Inspired by Rebecca Mead’s “Middlemarch and Me” article in the New Yorker, I decided to take on George Eliot’s 785 page classic. Mead fell in love with the novel when she was young and had all her choices before her, I of course read it at a time of life when I probably can’t do much more than launder the bed I made, to borrow a phrase from Joe Pernice. But Mead described it as, “a primer to the limitations on accomplishment that are, for the most part, the lot of even the most ardent and aspiring among us.” She said it was about, “the resignations that attend middle age.” It seemed like maybe for once my timing wasn’t so far off.
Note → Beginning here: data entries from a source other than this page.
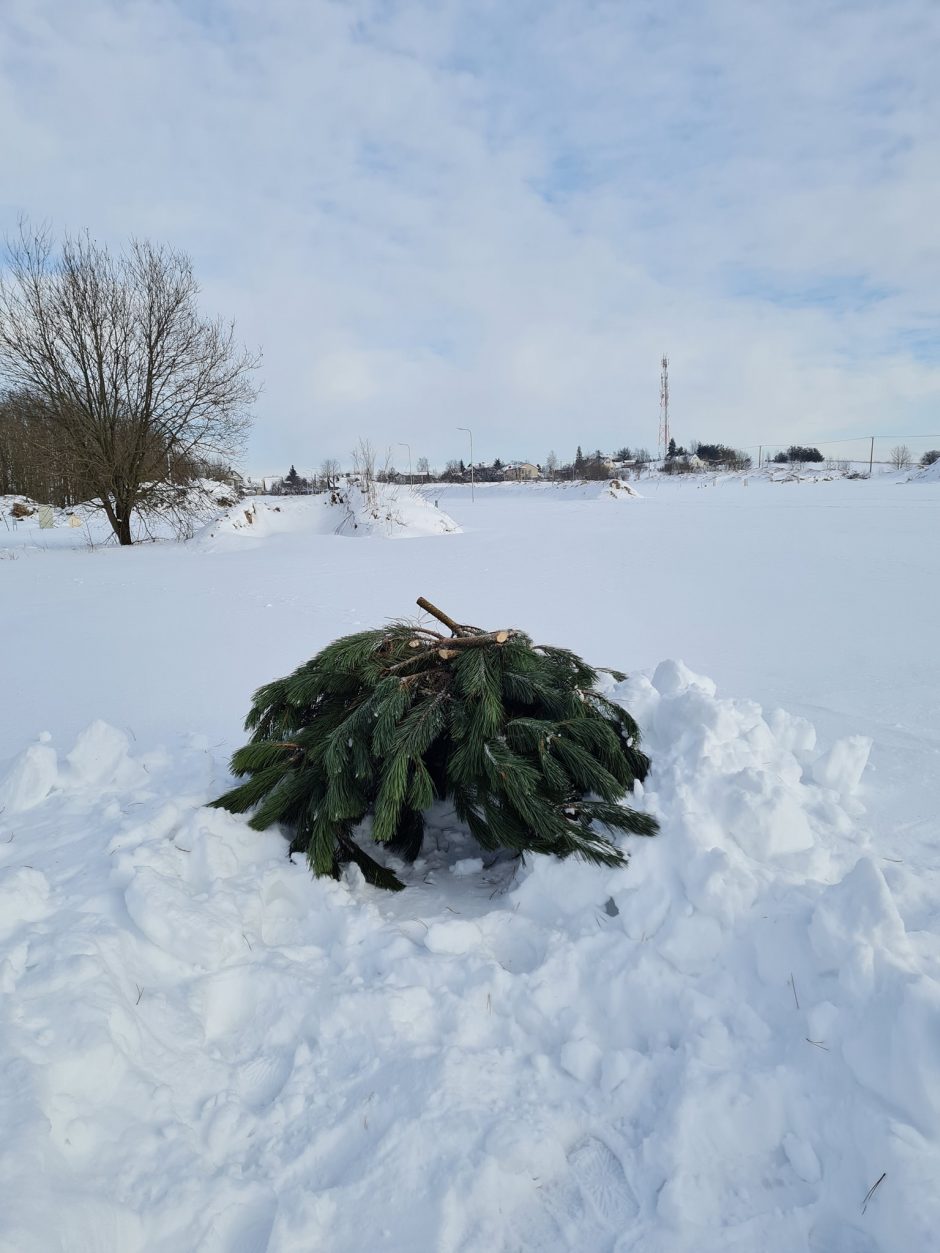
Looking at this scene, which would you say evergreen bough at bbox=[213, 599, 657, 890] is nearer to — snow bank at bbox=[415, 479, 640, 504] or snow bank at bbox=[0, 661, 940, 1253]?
snow bank at bbox=[0, 661, 940, 1253]

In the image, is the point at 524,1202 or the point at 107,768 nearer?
the point at 524,1202

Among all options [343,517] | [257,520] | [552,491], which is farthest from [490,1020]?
[552,491]

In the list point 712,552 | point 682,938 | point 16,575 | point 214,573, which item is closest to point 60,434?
point 16,575

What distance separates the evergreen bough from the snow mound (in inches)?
483

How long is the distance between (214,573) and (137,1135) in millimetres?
8921

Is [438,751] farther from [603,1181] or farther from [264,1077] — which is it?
[603,1181]

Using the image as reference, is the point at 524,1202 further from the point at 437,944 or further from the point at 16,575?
the point at 16,575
I was excited to read it but found the first half oppressive. Witnessing those two unhappy marriages take shape was almost more than I could bear. Eliot is brilliant at using a single conversation or mundane event to show how terrible misunderstandings and worse arise between two people and some of it was pit-in-the-stomach awful to read even as I could see it was complete genius. I also admired/hated her patient, painstakingly thorough and accurate probing of all our human ridiculousness. The second half was easier to read not because there is any relief from these explorations but simply as plot-wise it was quite the page-turner by then.
In the ways these things go, I did listen to a lot of Pernice Brothers over the time I was reading Middlemarch. They do defeat awfully well, though they wrap it in such perfect pop you’d be forgiven for not noticing at first.
The Pernice Brothers - Somerville
But they aren’t an exact fit because they are much more bitter than anything in Middlemarch. Well - with the exception of Lydgate. I can see how a young woman reading Middlemarch would identify with passionate, high-minded Dorthea but I found her a bit much despite being genuinely good at heart, and once she was released from Casaubon I worried about her the least of all the main characters. Instead I am haunted by the fate of Lydgate. His comment about the basil plant struck me not only because I understood it thanks to Keats- that brief proud flash of getting something that would have been lost on me a few short years ago- but because it was the most bitter thing in the novel by far. I made my bed I'll die in it.
Any excuse for vintage Courtney. I was trying to say that it all ends on an uplifting note, if you can get Lydgate out of your head.
And speaking of unhistoric acts and unvisited tombs, I’ve started dancing again. More than the irregular stumble around the back row of class I've been doing since I had my children. It hasn't been without challenges but it's good x.